On Oct 30, 2010, at 1:12 PM, Phil Thompson wrote:

> > First thing I noticed is that SIP uses its own set of mkspecs.  Why not
> > use mkspecs from Qt?
> 
> Because SIP is not specific to Qt.
> 
Does SIP *always* compile in the Qt config info, even if Qt is not installed?  Seems \
odd.

Or is the 'platform' value not specific to Qt, but happens to match Qt spec names \
when Qt was found?  As long as I understand this, then I can live with explicitly \
setting the spec for PyQt and hacking a custom spec for building SIP.

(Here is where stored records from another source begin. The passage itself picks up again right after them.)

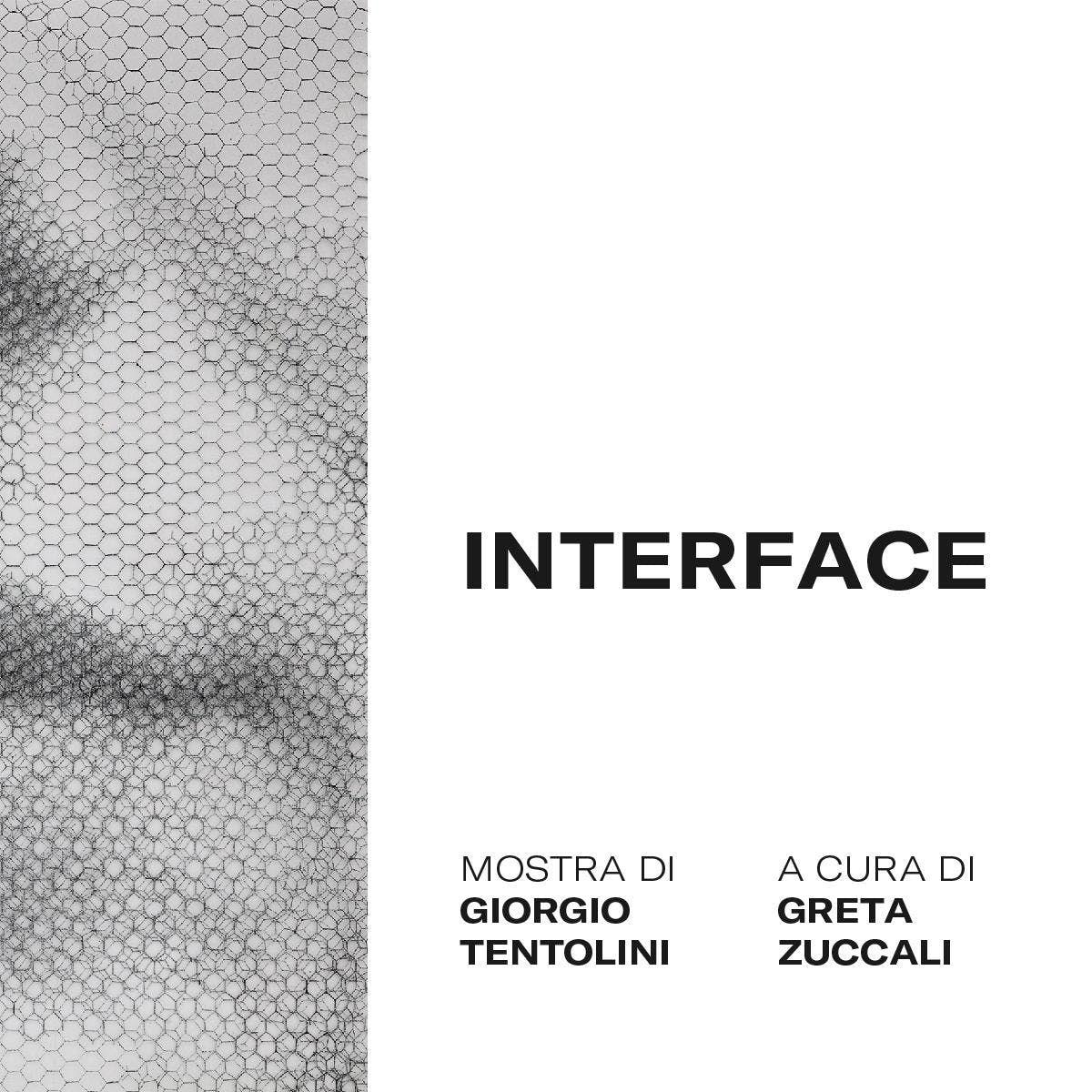 Vernissage mostra Interface di Giorgio Tentolini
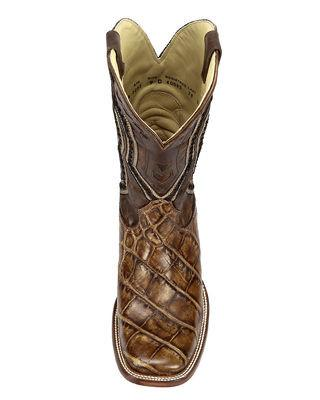 Corral Men's Alligator Exotic Western Boots [A3083]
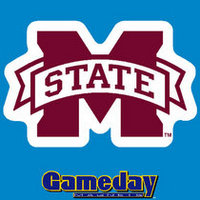 Mississippi State Bulldogs Car Magnet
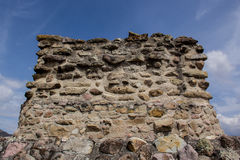 Структуры в Mitla, Оахака Стоковое Изображение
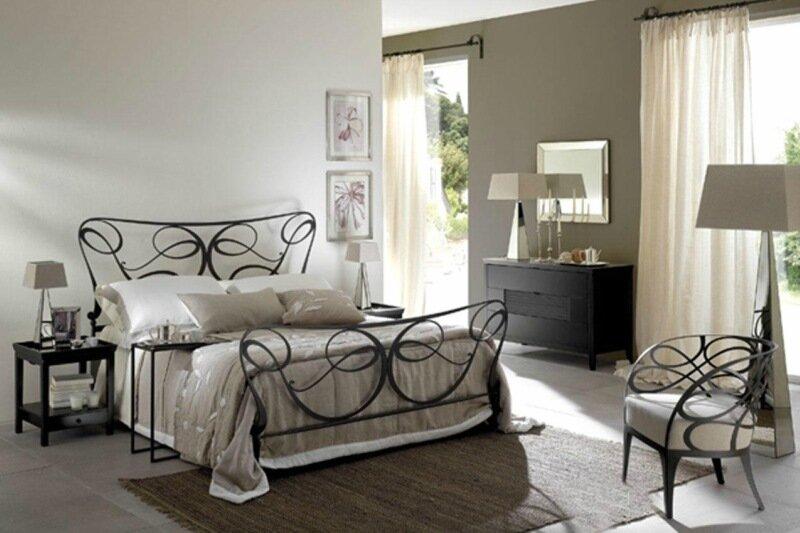 Кровать (мебель для лежания)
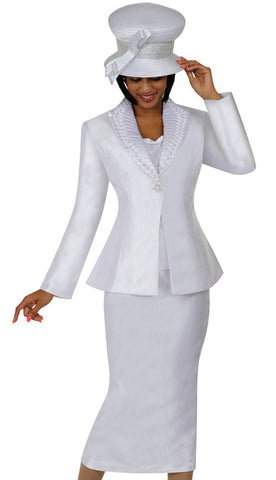 3pc Shantung With Satin GMI Church Suit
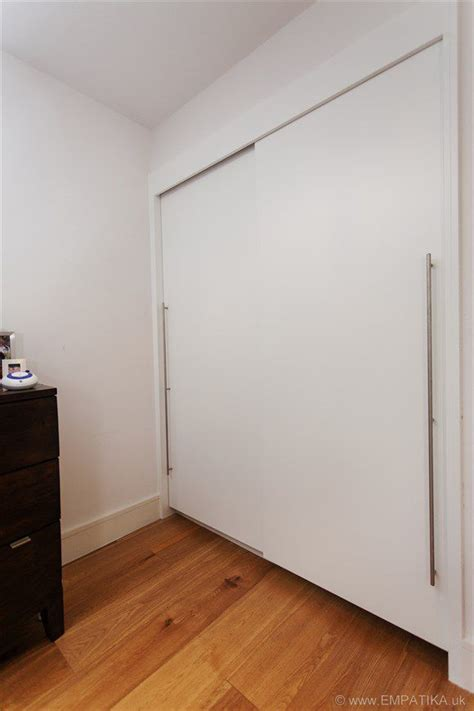 Made To Measure Wardrobes by 69 Best Sliding Doors Images On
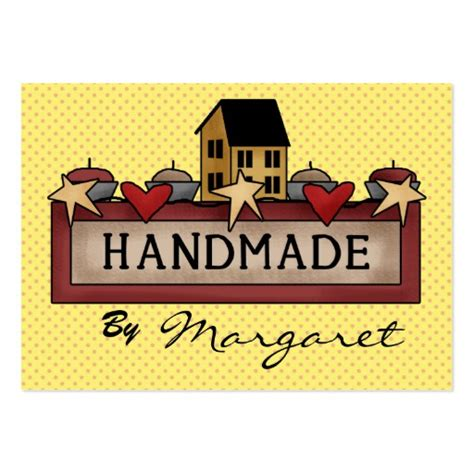 Business Cards For Handmade Crafts - handmade crafts knitting sewing large business cards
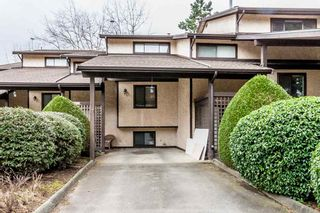 """Photo 1: 7 33361 WREN Crescent in Abbotsford: Central Abbotsford Townhouse for sale in """"SHERWOOD HILLS"""" : MLS®# R2044649"""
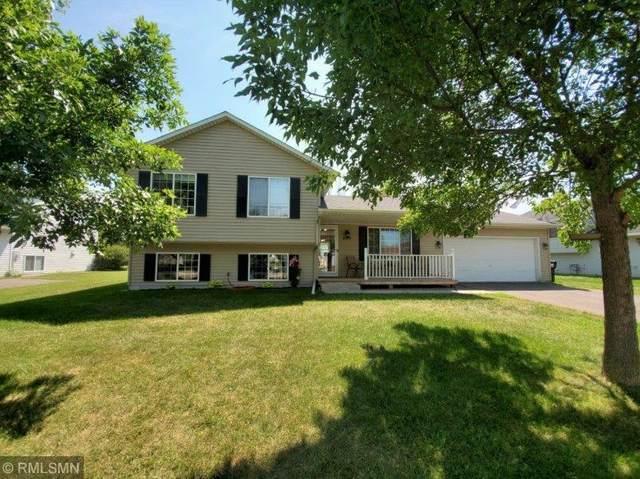 509 Lindsey Lane, Belle Plaine, MN 56011 (#5620167) :: Servion Realty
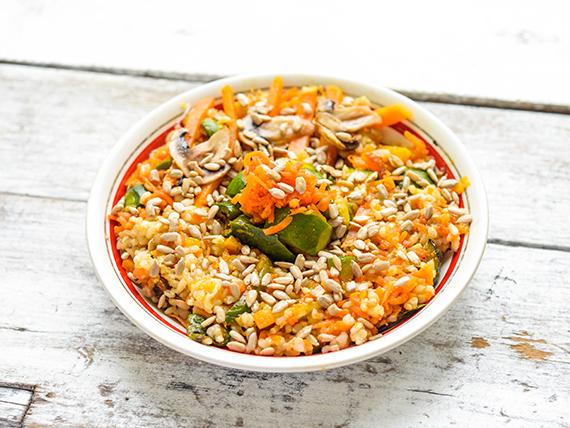 Wok de arroz yamani con hongos shitake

> > I traced it to configure.py, get_build_macros(), where it forces
> > "macx-g++" for darwin and "default" for everything else.  Why doesn't
> PyQt
> > use the platform config value from SIP?
> 
> Because the default on Mac is to use XCode. Maybe a better thing to do
> would be only force macx-g++ when the detected value is macx-xcode.
> 
The default for a long time with the binaries from Qt has been macx-g++.  I even \
played around with compiling my own Qt recently (4.6.x) and the default was macx-g++. \
I have some notes from compiling 4.1 and I didn't do anything to change the default, \
and though I don't remember what that default was I probably would have noticed if it \
was macx-xcode.

> > Sure, I can set QMAKESPEC in the
> > shell environment, but I was expecting PyQt to get everything from SIP.
> > 
> > 
> > I guess the SIP local mkspecs copy is the main problem.  Everything else
> I
> > can work around with configuration and environment settings, but the SIP
> > mkspecs problem requires a hack.
> 
> Linux distros have a history of "improving" the spec files. PyQt should be
> built with the same compiler flags as Qt, which is why PyQt uses the spec
> files from Qt.

I meant, PyQt could get the *name* of the spec file to use from SIP, not *use* the \
spec file from SIP (which is not installed anyways).  If the 'platform' from SIP is \
the spec name.

-----
William Kyngesburye <kyngchaos*at*kyngchaos*dot*com>
http://www.kyngchaos.com/

"Those people who most want to rule people are, ipso-facto, those least suited to do \
it."

- A rule of the universe, from the HitchHiker's Guide to the Galaxy


_______________________________________________
PyQt mailing list    PyQt@riverbankcomputing.com
http://www.riverbankcomputing.com/mailman/listinfo/pyqt


[prev in list] [next in list] [prev in thread] [next in thread] 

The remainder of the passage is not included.